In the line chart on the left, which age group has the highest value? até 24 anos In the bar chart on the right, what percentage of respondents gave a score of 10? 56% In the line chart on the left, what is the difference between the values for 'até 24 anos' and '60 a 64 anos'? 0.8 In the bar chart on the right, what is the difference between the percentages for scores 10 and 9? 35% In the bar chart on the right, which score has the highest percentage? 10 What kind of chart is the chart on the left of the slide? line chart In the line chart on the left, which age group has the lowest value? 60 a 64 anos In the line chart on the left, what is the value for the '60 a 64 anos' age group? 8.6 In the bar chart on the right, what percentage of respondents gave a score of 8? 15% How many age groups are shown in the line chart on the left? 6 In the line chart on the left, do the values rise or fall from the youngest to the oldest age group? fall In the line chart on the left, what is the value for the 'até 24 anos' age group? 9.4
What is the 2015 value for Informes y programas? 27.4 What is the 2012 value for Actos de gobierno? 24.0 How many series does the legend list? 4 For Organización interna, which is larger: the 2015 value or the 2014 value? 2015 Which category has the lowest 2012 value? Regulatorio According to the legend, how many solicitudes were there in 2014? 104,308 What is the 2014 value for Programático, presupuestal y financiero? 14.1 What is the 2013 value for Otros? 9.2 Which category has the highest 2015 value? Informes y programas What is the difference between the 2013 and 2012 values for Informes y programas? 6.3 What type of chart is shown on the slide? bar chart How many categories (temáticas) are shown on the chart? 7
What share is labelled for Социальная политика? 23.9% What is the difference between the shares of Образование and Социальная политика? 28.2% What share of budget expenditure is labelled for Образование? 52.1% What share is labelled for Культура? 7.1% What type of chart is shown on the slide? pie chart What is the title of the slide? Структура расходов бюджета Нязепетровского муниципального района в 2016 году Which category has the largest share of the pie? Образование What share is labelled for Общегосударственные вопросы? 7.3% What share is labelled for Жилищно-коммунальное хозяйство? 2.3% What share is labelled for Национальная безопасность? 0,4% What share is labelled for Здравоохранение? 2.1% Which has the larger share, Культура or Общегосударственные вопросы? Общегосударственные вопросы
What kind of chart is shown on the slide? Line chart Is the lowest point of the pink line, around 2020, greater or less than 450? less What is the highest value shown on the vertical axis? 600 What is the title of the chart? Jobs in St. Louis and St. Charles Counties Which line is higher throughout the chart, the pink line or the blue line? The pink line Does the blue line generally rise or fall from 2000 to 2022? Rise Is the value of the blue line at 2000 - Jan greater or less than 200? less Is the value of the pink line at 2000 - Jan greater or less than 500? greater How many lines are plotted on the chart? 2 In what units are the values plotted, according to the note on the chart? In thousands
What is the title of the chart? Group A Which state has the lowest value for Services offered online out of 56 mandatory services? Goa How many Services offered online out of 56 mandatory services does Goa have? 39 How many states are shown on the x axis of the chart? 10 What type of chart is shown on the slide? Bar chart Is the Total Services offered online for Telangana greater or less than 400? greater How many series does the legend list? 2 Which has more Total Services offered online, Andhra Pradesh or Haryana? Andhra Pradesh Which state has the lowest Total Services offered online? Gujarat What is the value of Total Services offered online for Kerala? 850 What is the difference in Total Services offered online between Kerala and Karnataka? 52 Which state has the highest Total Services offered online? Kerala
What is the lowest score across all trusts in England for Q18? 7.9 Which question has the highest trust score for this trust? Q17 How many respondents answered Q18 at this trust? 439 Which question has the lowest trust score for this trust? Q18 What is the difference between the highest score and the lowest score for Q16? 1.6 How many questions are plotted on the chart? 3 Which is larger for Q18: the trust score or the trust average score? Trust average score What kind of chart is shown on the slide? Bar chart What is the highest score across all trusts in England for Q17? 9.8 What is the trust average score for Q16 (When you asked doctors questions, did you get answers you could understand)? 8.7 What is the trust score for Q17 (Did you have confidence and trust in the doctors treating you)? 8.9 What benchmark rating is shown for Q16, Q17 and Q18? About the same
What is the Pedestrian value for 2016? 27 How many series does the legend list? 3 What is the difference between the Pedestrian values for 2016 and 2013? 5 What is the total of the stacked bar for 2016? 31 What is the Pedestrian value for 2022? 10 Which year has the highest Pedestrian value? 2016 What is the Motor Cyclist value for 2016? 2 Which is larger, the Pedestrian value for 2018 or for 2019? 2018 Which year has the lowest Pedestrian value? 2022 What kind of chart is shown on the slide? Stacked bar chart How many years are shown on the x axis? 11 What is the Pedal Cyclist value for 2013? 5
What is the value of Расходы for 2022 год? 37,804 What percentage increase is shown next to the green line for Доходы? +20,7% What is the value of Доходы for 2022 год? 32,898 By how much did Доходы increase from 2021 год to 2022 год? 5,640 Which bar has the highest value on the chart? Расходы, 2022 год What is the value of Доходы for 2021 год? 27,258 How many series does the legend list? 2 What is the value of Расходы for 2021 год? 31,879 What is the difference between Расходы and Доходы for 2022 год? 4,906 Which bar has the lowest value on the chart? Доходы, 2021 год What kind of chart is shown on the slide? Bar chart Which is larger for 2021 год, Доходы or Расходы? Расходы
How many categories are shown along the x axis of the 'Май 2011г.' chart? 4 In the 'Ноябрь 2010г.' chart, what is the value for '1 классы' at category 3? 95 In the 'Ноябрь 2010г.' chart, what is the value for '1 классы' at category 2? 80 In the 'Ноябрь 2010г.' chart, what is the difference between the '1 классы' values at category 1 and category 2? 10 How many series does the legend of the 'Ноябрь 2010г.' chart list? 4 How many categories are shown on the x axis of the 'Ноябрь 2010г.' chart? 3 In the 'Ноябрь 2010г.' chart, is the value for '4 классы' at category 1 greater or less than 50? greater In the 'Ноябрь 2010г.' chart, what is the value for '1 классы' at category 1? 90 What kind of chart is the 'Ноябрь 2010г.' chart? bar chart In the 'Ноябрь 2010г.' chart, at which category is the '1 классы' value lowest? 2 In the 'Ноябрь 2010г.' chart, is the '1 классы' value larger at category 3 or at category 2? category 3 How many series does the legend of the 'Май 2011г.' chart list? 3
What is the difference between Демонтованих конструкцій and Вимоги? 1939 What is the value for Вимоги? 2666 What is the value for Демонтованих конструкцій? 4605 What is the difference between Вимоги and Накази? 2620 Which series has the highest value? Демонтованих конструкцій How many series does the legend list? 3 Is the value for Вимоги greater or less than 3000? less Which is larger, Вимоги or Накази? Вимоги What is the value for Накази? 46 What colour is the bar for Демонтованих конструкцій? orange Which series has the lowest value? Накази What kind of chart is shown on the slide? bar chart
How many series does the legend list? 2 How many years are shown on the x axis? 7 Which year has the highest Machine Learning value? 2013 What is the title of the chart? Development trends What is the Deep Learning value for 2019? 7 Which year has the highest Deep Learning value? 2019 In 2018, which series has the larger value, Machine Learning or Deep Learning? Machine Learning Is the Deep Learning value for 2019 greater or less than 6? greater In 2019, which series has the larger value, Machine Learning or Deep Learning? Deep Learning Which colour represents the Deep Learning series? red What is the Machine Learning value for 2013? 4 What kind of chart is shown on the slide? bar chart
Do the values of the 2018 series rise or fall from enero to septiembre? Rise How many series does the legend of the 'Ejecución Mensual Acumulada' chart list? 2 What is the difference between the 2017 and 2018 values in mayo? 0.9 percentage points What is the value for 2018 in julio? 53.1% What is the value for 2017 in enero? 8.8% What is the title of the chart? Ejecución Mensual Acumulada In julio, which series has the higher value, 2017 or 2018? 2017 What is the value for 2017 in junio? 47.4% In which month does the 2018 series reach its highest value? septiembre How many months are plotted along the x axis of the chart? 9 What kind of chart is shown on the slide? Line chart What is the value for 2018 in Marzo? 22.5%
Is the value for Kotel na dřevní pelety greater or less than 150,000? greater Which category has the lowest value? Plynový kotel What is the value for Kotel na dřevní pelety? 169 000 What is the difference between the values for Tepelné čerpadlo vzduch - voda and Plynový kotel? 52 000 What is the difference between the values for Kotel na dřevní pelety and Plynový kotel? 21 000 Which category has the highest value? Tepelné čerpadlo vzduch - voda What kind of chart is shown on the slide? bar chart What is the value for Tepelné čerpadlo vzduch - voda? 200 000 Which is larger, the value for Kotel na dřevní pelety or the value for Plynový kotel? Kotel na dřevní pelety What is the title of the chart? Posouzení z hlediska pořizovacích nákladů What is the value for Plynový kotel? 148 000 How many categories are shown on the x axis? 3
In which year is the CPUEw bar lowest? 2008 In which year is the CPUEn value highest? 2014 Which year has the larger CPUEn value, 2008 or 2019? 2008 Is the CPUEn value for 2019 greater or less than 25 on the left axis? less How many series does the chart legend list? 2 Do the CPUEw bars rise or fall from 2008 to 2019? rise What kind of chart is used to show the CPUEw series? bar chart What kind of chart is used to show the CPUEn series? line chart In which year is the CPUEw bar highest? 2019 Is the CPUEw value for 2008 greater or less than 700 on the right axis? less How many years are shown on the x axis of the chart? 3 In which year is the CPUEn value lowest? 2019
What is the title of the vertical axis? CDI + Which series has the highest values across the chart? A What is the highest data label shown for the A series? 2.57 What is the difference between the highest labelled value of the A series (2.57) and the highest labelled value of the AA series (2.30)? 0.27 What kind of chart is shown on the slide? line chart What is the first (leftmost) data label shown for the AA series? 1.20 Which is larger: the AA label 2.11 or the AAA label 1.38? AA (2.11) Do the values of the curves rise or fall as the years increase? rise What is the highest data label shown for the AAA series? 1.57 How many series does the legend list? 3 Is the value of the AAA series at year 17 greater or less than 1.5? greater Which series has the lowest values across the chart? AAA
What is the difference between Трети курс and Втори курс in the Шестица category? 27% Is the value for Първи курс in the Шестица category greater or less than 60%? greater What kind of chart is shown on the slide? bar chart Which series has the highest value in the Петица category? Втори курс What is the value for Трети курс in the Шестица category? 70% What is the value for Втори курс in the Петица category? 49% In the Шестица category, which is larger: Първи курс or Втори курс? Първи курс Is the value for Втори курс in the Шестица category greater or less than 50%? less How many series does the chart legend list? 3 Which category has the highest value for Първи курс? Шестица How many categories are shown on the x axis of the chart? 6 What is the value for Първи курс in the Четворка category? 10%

**What the task requires**:
From the listing above, copy out each line that contains the word "colour".

**Answer to the exercise**:
What is the difference between Демонтованих конструкцій and Вимоги? 1939 What is the value for Вимоги? 2666 What is the value for Демонтованих конструкцій? 4605 What is the difference between Вимоги and Накази? 2620 Which series has the highest value? Демонтованих конструкцій How many series does the legend list? 3 Is the value for Вимоги greater or less than 3000? less Which is larger, Вимоги or Накази? Вимоги What is the value for Накази? 46 What colour is the bar for Демонтованих конструкцій? orange Which series has the lowest value? Накази What kind of chart is shown on the slide? bar chart
How many series does the legend list? 2 How many years are shown on the x axis? 7 Which year has the highest Machine Learning value? 2013 What is the title of the chart? Development trends What is the Deep Learning value for 2019? 7 Which year has the highest Deep Learning value? 2019 In 2018, which series has the larger value, Machine Learning or Deep Learning? Machine Learning Is the Deep Learning value for 2019 greater or less than 6? greater In 2019, which series has the larger value, Machine Learning or Deep Learning? Deep Learning Which colour represents the Deep Learning series? red What is the Machine Learning value for 2013? 4 What kind of chart is shown on the slide? bar chart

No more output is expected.